** begin **

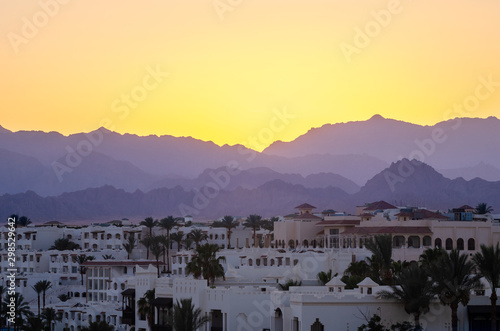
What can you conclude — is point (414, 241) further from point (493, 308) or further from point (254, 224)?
point (493, 308)

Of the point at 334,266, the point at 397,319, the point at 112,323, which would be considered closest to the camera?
the point at 397,319

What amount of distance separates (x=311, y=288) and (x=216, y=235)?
74.9 m

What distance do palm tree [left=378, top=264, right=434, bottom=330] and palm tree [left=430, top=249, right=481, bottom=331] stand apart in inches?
18.2

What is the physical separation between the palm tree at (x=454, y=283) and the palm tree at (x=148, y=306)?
19604 mm

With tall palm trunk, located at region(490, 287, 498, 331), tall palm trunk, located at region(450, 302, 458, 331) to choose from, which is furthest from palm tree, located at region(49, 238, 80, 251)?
tall palm trunk, located at region(490, 287, 498, 331)

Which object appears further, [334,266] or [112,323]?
[112,323]

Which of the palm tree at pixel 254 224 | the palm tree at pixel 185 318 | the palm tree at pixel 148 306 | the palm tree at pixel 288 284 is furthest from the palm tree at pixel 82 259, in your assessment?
the palm tree at pixel 185 318

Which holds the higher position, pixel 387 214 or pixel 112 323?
pixel 387 214

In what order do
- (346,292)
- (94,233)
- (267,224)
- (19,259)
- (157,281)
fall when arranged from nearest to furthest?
(346,292), (157,281), (19,259), (94,233), (267,224)

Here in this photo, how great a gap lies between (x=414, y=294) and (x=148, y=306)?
2006cm

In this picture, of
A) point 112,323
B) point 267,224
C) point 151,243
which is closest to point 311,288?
point 112,323

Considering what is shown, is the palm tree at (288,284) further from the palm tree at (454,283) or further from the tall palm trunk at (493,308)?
the tall palm trunk at (493,308)

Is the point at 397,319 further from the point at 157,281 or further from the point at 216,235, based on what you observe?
the point at 216,235

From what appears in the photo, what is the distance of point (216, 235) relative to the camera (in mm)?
127125
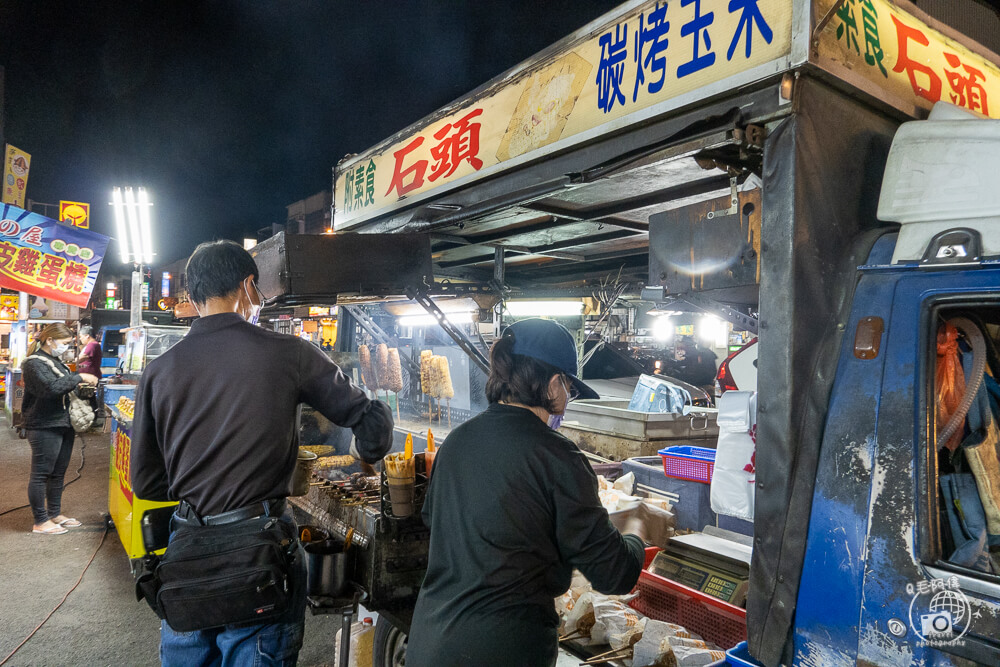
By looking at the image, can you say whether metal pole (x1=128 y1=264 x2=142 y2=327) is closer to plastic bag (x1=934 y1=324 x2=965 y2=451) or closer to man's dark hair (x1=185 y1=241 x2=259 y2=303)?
man's dark hair (x1=185 y1=241 x2=259 y2=303)

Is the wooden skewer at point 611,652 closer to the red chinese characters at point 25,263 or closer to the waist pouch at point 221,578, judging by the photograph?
the waist pouch at point 221,578

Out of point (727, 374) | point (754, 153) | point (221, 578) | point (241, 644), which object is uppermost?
point (754, 153)

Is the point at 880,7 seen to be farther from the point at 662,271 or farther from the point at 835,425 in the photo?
the point at 835,425

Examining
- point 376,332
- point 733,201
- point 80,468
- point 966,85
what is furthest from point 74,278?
point 966,85

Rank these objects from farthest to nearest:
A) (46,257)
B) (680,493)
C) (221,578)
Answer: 1. (46,257)
2. (680,493)
3. (221,578)

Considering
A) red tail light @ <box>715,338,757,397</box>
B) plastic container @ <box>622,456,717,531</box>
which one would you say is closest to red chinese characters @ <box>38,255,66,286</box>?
plastic container @ <box>622,456,717,531</box>

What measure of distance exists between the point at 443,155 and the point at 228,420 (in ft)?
8.56

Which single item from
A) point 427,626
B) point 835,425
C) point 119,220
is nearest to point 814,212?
point 835,425

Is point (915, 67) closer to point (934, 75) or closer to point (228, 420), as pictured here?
point (934, 75)

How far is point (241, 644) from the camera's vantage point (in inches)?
96.0

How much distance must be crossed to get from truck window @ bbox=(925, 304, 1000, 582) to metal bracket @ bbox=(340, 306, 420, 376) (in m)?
7.97

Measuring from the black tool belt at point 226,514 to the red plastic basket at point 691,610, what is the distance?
214cm

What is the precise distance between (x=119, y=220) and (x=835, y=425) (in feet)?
50.3

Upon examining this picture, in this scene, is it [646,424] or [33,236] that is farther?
[33,236]
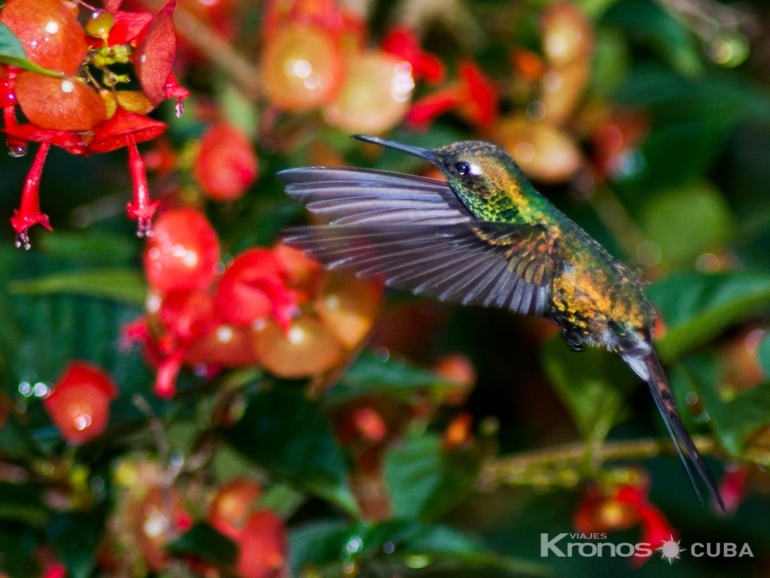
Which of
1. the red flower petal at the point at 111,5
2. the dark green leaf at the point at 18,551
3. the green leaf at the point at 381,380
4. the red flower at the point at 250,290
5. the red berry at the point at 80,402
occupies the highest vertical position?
the red flower petal at the point at 111,5

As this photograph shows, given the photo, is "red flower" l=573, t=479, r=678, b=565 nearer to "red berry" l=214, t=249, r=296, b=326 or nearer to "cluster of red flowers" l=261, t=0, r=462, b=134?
"red berry" l=214, t=249, r=296, b=326

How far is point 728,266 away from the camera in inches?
91.2

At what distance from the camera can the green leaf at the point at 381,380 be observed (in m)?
1.46

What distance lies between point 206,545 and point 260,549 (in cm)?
12

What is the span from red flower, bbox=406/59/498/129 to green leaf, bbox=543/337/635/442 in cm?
52

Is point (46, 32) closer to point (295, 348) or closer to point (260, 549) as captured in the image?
point (295, 348)

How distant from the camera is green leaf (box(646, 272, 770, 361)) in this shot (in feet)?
4.74

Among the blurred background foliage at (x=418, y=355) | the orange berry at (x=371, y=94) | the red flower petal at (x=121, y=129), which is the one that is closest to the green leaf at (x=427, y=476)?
the blurred background foliage at (x=418, y=355)

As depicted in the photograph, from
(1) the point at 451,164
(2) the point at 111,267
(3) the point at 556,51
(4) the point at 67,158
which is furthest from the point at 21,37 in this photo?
(4) the point at 67,158

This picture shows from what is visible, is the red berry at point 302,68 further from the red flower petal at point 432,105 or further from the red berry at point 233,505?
the red berry at point 233,505

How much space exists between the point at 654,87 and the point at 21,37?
1672 millimetres

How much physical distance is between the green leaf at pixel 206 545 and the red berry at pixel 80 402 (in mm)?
229

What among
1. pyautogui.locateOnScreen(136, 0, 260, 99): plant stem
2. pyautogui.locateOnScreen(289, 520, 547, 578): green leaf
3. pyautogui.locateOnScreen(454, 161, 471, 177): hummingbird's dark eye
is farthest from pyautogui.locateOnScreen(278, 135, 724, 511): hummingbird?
pyautogui.locateOnScreen(136, 0, 260, 99): plant stem

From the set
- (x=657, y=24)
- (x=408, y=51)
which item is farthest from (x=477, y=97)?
(x=657, y=24)
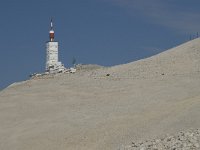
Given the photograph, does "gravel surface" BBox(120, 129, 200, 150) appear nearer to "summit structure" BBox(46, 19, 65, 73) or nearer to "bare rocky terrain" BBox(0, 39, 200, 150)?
"bare rocky terrain" BBox(0, 39, 200, 150)

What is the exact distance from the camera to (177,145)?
23.6m

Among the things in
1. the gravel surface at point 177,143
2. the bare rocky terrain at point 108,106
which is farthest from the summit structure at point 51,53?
the gravel surface at point 177,143

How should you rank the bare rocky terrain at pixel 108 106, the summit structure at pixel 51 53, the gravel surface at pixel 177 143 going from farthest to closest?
1. the summit structure at pixel 51 53
2. the bare rocky terrain at pixel 108 106
3. the gravel surface at pixel 177 143

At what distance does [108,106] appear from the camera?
41.3m

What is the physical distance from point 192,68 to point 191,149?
2743 cm

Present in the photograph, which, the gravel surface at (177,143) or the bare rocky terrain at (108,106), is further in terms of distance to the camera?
the bare rocky terrain at (108,106)

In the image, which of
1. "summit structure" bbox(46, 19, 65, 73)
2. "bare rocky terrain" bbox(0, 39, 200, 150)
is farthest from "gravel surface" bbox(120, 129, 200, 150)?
"summit structure" bbox(46, 19, 65, 73)

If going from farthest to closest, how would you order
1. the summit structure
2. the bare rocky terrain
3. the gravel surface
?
the summit structure, the bare rocky terrain, the gravel surface

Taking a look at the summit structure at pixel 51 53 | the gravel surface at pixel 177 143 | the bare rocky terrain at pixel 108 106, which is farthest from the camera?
the summit structure at pixel 51 53

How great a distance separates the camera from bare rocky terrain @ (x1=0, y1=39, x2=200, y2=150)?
32.8 metres

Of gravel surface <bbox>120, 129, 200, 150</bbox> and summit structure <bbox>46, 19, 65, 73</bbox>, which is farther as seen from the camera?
summit structure <bbox>46, 19, 65, 73</bbox>

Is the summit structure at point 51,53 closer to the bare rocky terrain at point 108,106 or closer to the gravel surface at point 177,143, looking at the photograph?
the bare rocky terrain at point 108,106

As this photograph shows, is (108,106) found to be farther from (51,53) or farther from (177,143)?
(51,53)

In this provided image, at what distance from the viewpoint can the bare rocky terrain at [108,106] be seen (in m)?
32.8
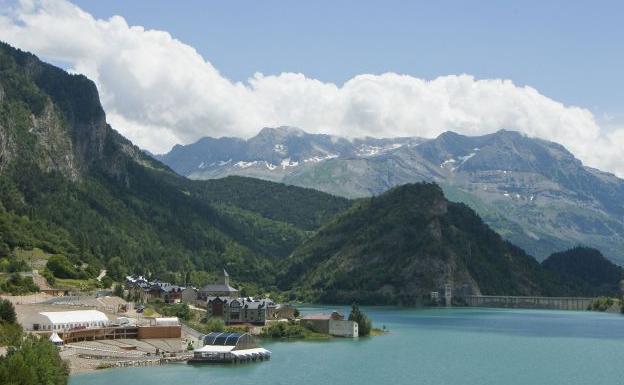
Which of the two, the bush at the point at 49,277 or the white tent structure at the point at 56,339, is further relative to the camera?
the bush at the point at 49,277

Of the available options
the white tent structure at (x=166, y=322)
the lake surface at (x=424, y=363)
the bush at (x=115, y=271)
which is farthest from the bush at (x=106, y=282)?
the lake surface at (x=424, y=363)

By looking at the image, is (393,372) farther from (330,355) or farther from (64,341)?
(64,341)

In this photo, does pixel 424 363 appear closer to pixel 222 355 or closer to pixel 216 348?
pixel 222 355

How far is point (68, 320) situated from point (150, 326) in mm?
10040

** end **

▸ **Aim**: Pictures are left out; print exactly the lines from the one holding "As this photograph shows, is" through the last line of the listing above, both included.

▸ **Task solution**:
As this photograph shows, is (108,106) found to be farther from (51,53) or farther from (177,143)?
(51,53)

In this provided image, at what distance from the viewpoint can the bare rocky terrain at [108,106] be seen (in m)?
32.8
Which of the two, the bush at the point at 49,277 or the white tent structure at the point at 56,339, is further relative to the camera?
the bush at the point at 49,277

Of the available options
the white tent structure at (x=166, y=322)
the lake surface at (x=424, y=363)
the bush at (x=115, y=271)
which is farthest from the bush at (x=106, y=282)?
the lake surface at (x=424, y=363)

By looking at the image, is (393,372) farther from (330,355) or farther from (64,341)?
(64,341)

In this photo, does pixel 424 363 appear closer to pixel 222 355 or closer to pixel 216 348?
pixel 222 355

How far is point (68, 320) situated from point (150, 326) in mm?
10040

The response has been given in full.